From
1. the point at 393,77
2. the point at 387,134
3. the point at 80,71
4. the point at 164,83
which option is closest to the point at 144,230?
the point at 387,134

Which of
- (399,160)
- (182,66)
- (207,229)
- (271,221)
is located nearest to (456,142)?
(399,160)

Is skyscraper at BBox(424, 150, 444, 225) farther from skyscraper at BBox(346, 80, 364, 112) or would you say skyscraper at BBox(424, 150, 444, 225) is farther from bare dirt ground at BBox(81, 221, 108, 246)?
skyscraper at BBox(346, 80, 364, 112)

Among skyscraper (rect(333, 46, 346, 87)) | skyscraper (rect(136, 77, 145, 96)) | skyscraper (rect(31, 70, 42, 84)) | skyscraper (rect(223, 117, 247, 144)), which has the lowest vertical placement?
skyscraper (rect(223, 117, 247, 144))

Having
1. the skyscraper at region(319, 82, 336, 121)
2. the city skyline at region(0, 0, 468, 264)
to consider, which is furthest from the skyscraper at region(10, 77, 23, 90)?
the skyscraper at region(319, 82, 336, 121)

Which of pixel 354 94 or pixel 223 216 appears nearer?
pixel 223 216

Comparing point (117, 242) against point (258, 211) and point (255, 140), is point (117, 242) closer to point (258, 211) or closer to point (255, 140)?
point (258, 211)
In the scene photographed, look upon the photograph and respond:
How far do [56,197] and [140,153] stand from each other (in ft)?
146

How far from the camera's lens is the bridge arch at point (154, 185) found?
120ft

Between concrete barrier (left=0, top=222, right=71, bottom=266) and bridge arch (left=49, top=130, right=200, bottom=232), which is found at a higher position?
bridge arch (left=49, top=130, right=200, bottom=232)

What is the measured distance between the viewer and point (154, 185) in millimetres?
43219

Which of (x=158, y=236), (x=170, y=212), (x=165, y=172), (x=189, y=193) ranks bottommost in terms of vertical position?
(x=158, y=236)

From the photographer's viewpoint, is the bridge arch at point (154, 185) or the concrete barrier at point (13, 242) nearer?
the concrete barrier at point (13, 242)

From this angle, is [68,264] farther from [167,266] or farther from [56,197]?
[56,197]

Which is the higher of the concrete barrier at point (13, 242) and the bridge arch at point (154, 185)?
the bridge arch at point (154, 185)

# # # # #

- _Aim_: Starting with the line that contains "From this angle, is" and going on through the end of the items, write those lines out again with "concrete barrier" swapped for "stone wall" and everything else unchanged.

- _Worked answer_:
From this angle, is [68,264] farther from [167,266] or farther from [56,197]?
[56,197]

Which is the higher of the stone wall at point (13, 242) and the bridge arch at point (154, 185)?
the bridge arch at point (154, 185)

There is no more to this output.